BIMA, 17 Agustus 2025 || Kawah NTB – Publik harus berhenti memandang Kejaksaan Negeri (Kejari) Raba Bima dengan kacamata usang. Lupakan sejenak peran mereka sebagai penuntut umum dalam perang melawan narkoba. Dalam kasus bandar terbesar Nuriflidah alias NR, Kejari Raba Bima diduga kuat telah melakukan disrupsi, sebuah inovasi radikal: mengubah fungsi penuntutan menjadi sebuah butik layanan hukum eksklusif bagi para pelaku kejahatan.
Dalam model bisnis yang cemerlang ini, Jaksa Penuntut Umum (JPU) tidak lagi berhadapan dengan terdakwa, melainkan diduga telah bersekongkol dan menjadi mitra strategis. Dan produk unggulan mereka? Tentu saja, P19 sebuah “senjata sakti” yang bukan untuk menjerat, melainkan untuk membebaskan.
Paket Layanan ‘Platinum P19’: Garansi Kebebasan dengan Syarat & Ketentuan Absurd
Apa yang terjadi pada kasus NR adalah sebuah masterclass dalam penyalahgunaan prosedur. P19 yang bolak-balik bukanlah sebuah kegagalan, melainkan fitur utama dari “Paket Layanan Platinum” yang ditawarkan kepada klien. Mari kita bedah Standard Operating Procedure-nya:
Menciptakan Ketergantungan: Dengan menolak berkas polisi menggunakan alasan yang secara hukum rapuh seperti menuntut pengakuan yang notabene merupakan hak ingkar tersangka JPU secara efektif melakukan hostile takeover terhadap kasus tersebut. Penyidik dibuat impoten, sementara nasib klien (NR) sepenuhnya berada dalam genggaman JPU.
Manajemen Waktu Penahanan: Tujuan utamanya bukanlah pembuktian, melainkan “manajemen tenggat waktu”. P19 yang diulang-ulang adalah strategi brilian untuk membakar habis masa tahanan 120 hari. Sebuah jam pasir yang sengaja dibalik berulang kali hingga waktunya habis dan sang klien pun bebas demi hukum. Sungguh sebuah layanan yang presisi.
Monetisasi Status Quo: Setelah bebas, status hukum NR dibiarkan dalam limbo sebuah masterpiece ketidakpastian hukum. Inilah produk akhir yang dijual: bukan kemenangan di sidang, tetapi jaminan bahwa sidang tidak akan pernah ada. Selama “iuran keanggotaan” dari sang bandar terus mengalir ke “mesin ATM”, kasus ini akan selamanya “hidup segan, mati tak mau”.
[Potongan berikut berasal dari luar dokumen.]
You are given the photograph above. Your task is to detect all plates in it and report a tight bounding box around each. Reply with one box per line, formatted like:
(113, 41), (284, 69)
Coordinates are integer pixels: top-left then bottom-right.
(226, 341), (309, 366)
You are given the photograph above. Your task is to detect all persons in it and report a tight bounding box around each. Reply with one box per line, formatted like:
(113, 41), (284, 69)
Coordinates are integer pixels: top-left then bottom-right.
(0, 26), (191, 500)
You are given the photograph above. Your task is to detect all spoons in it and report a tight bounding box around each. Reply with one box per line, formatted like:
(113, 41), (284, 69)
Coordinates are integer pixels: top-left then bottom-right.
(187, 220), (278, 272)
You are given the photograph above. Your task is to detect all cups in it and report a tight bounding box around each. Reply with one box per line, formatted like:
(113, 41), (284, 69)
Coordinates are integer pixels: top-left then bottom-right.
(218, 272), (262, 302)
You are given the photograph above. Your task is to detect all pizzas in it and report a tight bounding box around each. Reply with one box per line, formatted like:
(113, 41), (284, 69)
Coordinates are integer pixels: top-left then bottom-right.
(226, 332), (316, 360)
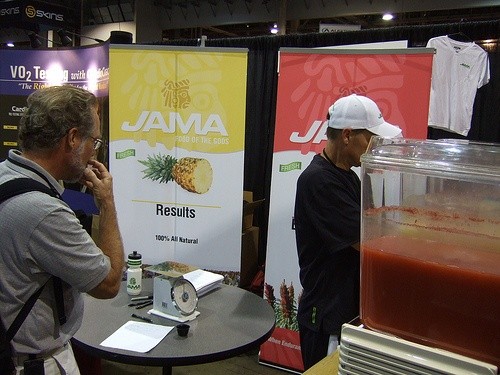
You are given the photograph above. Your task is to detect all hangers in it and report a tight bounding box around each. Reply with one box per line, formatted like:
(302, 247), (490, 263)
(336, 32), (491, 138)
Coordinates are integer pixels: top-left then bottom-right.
(447, 17), (473, 42)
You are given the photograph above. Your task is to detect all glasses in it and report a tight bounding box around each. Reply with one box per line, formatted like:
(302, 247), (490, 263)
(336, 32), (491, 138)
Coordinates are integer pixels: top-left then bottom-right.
(77, 130), (103, 150)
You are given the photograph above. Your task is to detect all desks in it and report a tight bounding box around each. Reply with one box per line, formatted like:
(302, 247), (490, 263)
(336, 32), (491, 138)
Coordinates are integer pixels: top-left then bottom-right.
(69, 278), (275, 375)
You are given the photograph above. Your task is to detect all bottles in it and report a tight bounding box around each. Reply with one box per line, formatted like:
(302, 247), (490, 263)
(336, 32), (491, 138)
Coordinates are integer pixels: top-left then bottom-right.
(125, 251), (143, 296)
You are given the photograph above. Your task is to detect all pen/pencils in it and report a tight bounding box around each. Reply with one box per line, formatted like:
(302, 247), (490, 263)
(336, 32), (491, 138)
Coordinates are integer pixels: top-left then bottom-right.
(127, 300), (151, 306)
(131, 296), (153, 300)
(137, 301), (153, 308)
(130, 313), (153, 322)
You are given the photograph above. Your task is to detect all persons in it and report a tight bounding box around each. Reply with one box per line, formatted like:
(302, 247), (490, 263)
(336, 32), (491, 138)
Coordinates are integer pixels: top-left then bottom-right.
(0, 84), (125, 375)
(294, 94), (402, 370)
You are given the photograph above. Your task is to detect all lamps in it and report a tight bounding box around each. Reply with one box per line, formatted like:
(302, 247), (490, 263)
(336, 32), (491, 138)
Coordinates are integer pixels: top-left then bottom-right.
(27, 30), (62, 48)
(57, 28), (105, 45)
Sebuah Simfoni Kontradiksi Hukum yang Indah
Seorang akademisi hukum, sambil tersenyum kecut, berkomentar, “Secara teknis, ini brilian. Ada sebuah keindahan dalam paradoks ini. Bukti yang dianggap cukup kuat oleh hakim untuk memenjarakan seseorang selama empat bulan, secara magis menjadi tidak berharga di tangan jaksa. Ini bukan lagi soal logika hukum, ini adalah seni. Seni menegasikan keadilan.”
Pertanyaan fundamental dalam analisis hukum adalah, Cui bono? Siapa yang diuntungkan dari kekacauan logika ini? Jawabannya begitu telanjang: sang “klien” (NR) yang kembali ke perniagaan haramnya, dan sang “provider jasa hukum” (oknum JPU) yang menikmati aliran dana stabil. Hubungan mereka bukan lagi penegak hukum dan penjahat, melainkan telah berevolusi menjadi sebuah kemitraan bisnis yang saling menguntungkan.
Panggilan untuk Autopsi Yuridis, Bukan Sekadar Investigasi
Apa yang dipertontonkan oknum Kejari Raba Bima adalah dugaan persengkongkolan dan obstruction of justice dalam bentuknya yang paling elegan dan sinis. Mereka tidak hanya gagal menumpas kejahatan, mereka diduga kuat telah menjadi konsultan hukum bagi kejahatan itu sendiri.
Oleh karena itu, Satgas 53 Kejaksaan Agung tidak cukup hanya turun tangan. Yang dibutuhkan adalah sebuah autopsi yuridis total terhadap berkas perkara NR untuk membongkar setiap paragraf rekayasa dan setiap niat busuk yang terselip. Pertanyaannya bukan lagi apakah oknum jaksa ini nakal, tapi apakah Kejaksaan Agung punya nyali untuk membongkar “firma hukum bayangan” yang beroperasi di dalam tubuhnya sendiri?